Anstatt der äolischen Töne
A - B - C - D - E - F - G
haben wir nun:
A - B - C - D - E - F - G#
Wir haben lediglich mit Erhöhung des 7. Tones der Äolisch-Skala die Harmonisch Moll Tonleiter erhalten!
Selbstverständlich erhalten wir auch ganz andere diatonische Akkorde; wir haben ja schliesslich an den Tönen der Tonleiter "rumgepfuscht"...! Sie lauten:
Im II° III+ IVm V VI VII°
oder als Vierklänge:
Im maj7 IIm7b5 III+ maj7 IVm7 V7 VI maj7 VII°7
Nun schauen wir mal, was wir haben: Direkt auf der ersten Stufe begegnet uns eine neue Akkordform: Ein Moll Akkord mit großer Septime. Gefolgt auf der dritten Stufe von einem übermäßigen Akkord (mit gr. 7). (Auffällig ist auch hier, dass auf der V. ein Dominant-Sept-Akkord steht. Ein Leitton ist hier schon mal auf der 5. Stufe gegeben!)

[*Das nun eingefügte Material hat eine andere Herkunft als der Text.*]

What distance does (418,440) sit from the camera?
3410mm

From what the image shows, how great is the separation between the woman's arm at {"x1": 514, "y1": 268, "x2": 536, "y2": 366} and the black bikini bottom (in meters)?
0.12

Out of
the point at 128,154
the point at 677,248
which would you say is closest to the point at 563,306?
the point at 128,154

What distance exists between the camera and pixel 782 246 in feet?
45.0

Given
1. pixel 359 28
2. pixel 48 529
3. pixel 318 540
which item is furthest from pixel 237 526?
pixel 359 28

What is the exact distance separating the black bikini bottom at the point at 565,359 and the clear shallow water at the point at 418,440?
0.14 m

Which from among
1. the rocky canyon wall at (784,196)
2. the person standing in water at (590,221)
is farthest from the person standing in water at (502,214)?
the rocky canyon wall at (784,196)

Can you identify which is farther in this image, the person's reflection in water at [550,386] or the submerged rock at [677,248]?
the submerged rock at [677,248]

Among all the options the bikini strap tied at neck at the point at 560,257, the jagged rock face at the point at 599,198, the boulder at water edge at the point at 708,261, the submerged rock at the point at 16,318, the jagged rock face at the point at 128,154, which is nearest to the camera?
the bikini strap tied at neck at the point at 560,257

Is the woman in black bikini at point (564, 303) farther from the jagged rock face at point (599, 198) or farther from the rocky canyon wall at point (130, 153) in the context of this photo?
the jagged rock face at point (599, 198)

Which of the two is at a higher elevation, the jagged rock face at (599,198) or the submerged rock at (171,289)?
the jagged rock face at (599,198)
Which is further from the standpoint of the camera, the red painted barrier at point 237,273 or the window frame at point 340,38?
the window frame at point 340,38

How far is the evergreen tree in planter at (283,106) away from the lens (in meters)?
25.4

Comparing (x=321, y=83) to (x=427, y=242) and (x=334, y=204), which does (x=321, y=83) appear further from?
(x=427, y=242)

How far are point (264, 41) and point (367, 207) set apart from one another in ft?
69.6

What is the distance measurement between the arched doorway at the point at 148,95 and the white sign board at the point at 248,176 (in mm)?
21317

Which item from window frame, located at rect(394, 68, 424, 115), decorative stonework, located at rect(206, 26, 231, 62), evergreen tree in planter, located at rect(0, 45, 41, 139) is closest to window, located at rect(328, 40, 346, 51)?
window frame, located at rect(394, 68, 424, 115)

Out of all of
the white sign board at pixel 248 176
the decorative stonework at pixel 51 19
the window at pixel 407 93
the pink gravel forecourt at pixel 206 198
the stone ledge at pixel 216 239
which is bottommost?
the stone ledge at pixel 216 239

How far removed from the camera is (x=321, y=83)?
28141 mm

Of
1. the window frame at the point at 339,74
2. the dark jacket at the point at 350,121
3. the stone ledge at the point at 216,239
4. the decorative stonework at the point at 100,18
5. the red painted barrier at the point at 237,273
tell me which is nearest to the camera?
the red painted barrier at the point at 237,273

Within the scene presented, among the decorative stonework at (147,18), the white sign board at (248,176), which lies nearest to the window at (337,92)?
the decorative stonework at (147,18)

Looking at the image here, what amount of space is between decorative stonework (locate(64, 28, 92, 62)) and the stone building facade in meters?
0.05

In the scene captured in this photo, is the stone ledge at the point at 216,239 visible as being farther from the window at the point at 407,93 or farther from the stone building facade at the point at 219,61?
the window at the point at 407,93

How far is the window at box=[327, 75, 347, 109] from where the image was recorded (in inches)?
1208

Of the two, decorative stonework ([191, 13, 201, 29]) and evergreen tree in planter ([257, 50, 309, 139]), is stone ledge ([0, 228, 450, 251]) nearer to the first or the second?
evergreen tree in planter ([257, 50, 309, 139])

Auch auf der letzten Stufe begegnet uns ein neuer Akkord! Ich konnte ihn hier leider nicht richtig schreiben (wenn es irgendwie geht, her mit den Tipps!
), aber stellt euch eine hochgestellte "7" vor. Dieser Akkord heißt nicht, dass wir hier einen verminderten Akkord mit kleiner Septime haben oder, dass nur die Septime vermindert sei, sondern, dass wir einen sog. "vollverminderten" Akkord. Dort ist nämlich nicht nur der Akkord/Dreiklang vermindert, sondern auch die Septime! Und was ist eine verminderte Septim???
Wir erinnern uns: Nichts anderes, als eine große Sext.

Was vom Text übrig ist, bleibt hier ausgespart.